======== The input

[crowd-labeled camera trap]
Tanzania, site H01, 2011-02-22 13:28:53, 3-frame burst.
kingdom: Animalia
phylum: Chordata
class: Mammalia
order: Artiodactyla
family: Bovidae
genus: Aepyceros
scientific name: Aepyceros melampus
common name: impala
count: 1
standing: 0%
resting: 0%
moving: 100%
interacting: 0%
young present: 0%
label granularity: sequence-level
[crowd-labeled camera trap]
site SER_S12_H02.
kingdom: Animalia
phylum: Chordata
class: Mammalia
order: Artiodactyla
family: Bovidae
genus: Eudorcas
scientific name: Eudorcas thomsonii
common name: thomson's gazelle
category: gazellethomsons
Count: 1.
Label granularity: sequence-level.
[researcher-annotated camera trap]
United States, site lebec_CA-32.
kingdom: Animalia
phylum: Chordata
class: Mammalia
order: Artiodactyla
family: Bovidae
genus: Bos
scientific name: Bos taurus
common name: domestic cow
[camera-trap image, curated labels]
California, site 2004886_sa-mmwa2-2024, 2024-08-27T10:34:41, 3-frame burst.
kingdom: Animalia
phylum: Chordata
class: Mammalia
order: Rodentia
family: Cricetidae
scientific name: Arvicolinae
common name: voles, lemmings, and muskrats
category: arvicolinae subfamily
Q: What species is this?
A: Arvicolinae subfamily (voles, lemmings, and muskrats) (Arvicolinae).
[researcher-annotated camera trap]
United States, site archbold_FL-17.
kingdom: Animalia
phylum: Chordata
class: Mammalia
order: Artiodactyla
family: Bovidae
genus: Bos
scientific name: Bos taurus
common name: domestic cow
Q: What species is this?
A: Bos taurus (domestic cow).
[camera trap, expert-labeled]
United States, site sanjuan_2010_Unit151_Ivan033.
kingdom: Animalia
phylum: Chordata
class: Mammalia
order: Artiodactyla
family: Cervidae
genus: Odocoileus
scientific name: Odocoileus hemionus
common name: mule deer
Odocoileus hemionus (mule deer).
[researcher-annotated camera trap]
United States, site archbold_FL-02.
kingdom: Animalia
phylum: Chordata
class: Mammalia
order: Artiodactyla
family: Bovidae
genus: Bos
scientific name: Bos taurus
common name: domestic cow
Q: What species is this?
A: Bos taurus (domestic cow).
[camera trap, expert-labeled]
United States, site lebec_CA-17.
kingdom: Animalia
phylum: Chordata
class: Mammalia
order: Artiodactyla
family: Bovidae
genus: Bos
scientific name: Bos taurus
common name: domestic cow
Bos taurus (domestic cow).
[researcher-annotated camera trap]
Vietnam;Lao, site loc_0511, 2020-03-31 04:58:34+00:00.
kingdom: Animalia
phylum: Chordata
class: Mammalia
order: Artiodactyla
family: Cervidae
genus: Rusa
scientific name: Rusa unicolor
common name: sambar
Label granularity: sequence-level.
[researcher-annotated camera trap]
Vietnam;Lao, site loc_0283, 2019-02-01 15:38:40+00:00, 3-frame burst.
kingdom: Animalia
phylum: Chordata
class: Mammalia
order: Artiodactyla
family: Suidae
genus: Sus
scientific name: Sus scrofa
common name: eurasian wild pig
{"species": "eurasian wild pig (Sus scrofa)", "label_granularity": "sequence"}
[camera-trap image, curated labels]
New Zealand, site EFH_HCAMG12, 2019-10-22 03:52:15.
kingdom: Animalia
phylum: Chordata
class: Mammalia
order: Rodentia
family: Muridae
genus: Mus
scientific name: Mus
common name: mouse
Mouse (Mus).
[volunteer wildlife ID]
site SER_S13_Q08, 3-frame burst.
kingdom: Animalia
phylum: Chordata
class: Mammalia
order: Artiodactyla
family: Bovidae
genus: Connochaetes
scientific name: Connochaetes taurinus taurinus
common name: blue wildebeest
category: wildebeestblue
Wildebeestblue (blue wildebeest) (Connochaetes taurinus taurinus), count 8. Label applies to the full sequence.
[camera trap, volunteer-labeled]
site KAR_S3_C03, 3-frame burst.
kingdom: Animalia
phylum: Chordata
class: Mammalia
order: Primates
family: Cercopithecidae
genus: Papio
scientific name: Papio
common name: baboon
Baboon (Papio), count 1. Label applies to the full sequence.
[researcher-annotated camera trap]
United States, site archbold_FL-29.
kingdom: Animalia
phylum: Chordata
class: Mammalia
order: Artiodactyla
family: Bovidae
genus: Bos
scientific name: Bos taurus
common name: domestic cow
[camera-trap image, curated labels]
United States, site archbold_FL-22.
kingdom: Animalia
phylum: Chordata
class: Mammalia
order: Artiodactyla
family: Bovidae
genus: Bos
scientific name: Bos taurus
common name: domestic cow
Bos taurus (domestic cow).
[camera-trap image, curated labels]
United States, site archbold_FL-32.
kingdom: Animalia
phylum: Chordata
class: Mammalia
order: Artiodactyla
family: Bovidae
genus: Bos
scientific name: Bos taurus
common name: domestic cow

================

In full and word for word, set down the records shown above.

[crowd-labeled camera trap]
Tanzania, site H01, 2011-02-22 13:28:53, 3-frame burst.
kingdom: Animalia
phylum: Chordata
class: Mammalia
order: Artiodactyla
family: Bovidae
genus: Aepyceros
scientific name: Aepyceros melampus
common name: impala
count: 1
standing: 0%
resting: 0%
moving: 100%
interacting: 0%
young present: 0%
label granularity: sequence-level
[crowd-labeled camera trap]
site SER_S12_H02.
kingdom: Animalia
phylum: Chordata
class: Mammalia
order: Artiodactyla
family: Bovidae
genus: Eudorcas
scientific name: Eudorcas thomsonii
common name: thomson's gazelle
category: gazellethomsons
Count: 1.
Label granularity: sequence-level.
[researcher-annotated camera trap]
United States, site lebec_CA-32.
kingdom: Animalia
phylum: Chordata
class: Mammalia
order: Artiodactyla
family: Bovidae
genus: Bos
scientific name: Bos taurus
common name: domestic cow
[camera-trap image, curated labels]
California, site 2004886_sa-mmwa2-2024, 2024-08-27T10:34:41, 3-frame burst.
kingdom: Animalia
phylum: Chordata
class: Mammalia
order: Rodentia
family: Cricetidae
scientific name: Arvicolinae
common name: voles, lemmings, and muskrats
category: arvicolinae subfamily
Q: What species is this?
A: Arvicolinae subfamily (voles, lemmings, and muskrats) (Arvicolinae).
[researcher-annotated camera trap]
United States, site archbold_FL-17.
kingdom: Animalia
phylum: Chordata
class: Mammalia
order: Artiodactyla
family: Bovidae
genus: Bos
scientific name: Bos taurus
common name: domestic cow
Q: What species is this?
A: Bos taurus (domestic cow).
[camera trap, expert-labeled]
United States, site sanjuan_2010_Unit151_Ivan033.
kingdom: Animalia
phylum: Chordata
class: Mammalia
order: Artiodactyla
family: Cervidae
genus: Odocoileus
scientific name: Odocoileus hemionus
common name: mule deer
Odocoileus hemionus (mule deer).
[researcher-annotated camera trap]
United States, site archbold_FL-02.
kingdom: Animalia
phylum: Chordata
class: Mammalia
order: Artiodactyla
family: Bovidae
genus: Bos
scientific name: Bos taurus
common name: domestic cow
Q: What species is this?
A: Bos taurus (domestic cow).
[camera trap, expert-labeled]
United States, site lebec_CA-17.
kingdom: Animalia
phylum: Chordata
class: Mammalia
order: Artiodactyla
family: Bovidae
genus: Bos
scientific name: Bos taurus
common name: domestic cow
Bos taurus (domestic cow).
[researcher-annotated camera trap]
Vietnam;Lao, site loc_0511, 2020-03-31 04:58:34+00:00.
kingdom: Animalia
phylum: Chordata
class: Mammalia
order: Artiodactyla
family: Cervidae
genus: Rusa
scientific name: Rusa unicolor
common name: sambar
Label granularity: sequence-level.
[researcher-annotated camera trap]
Vietnam;Lao, site loc_0283, 2019-02-01 15:38:40+00:00, 3-frame burst.
kingdom: Animalia
phylum: Chordata
class: Mammalia
order: Artiodactyla
family: Suidae
genus: Sus
scientific name: Sus scrofa
common name: eurasian wild pig
{"species": "eurasian wild pig (Sus scrofa)", "label_granularity": "sequence"}
[camera-trap image, curated labels]
New Zealand, site EFH_HCAMG12, 2019-10-22 03:52:15.
kingdom: Animalia
phylum: Chordata
class: Mammalia
order: Rodentia
family: Muridae
genus: Mus
scientific name: Mus
common name: mouse
Mouse (Mus).
[volunteer wildlife ID]
site SER_S13_Q08, 3-frame burst.
kingdom: Animalia
phylum: Chordata
class: Mammalia
order: Artiodactyla
family: Bovidae
genus: Connochaetes
scientific name: Connochaetes taurinus taurinus
common name: blue wildebeest
category: wildebeestblue
Wildebeestblue (blue wildebeest) (Connochaetes taurinus taurinus), count 8. Label applies to the full sequence.
[camera trap, volunteer-labeled]
site KAR_S3_C03, 3-frame burst.
kingdom: Animalia
phylum: Chordata
class: Mammalia
order: Primates
family: Cercopithecidae
genus: Papio
scientific name: Papio
common name: baboon
Baboon (Papio), count 1. Label applies to the full sequence.
[researcher-annotated camera trap]
United States, site archbold_FL-29.
kingdom: Animalia
phylum: Chordata
class: Mammalia
order: Artiodactyla
family: Bovidae
genus: Bos
scientific name: Bos taurus
common name: domestic cow
[camera-trap image, curated labels]
United States, site archbold_FL-22.
kingdom: Animalia
phylum: Chordata
class: Mammalia
order: Artiodactyla
family: Bovidae
genus: Bos
scientific name: Bos taurus
common name: domestic cow
Bos taurus (domestic cow).
[camera-trap image, curated labels]
United States, site archbold_FL-32.
kingdom: Animalia
phylum: Chordata
class: Mammalia
order: Artiodactyla
family: Bovidae
genus: Bos
scientific name: Bos taurus
common name: domestic cow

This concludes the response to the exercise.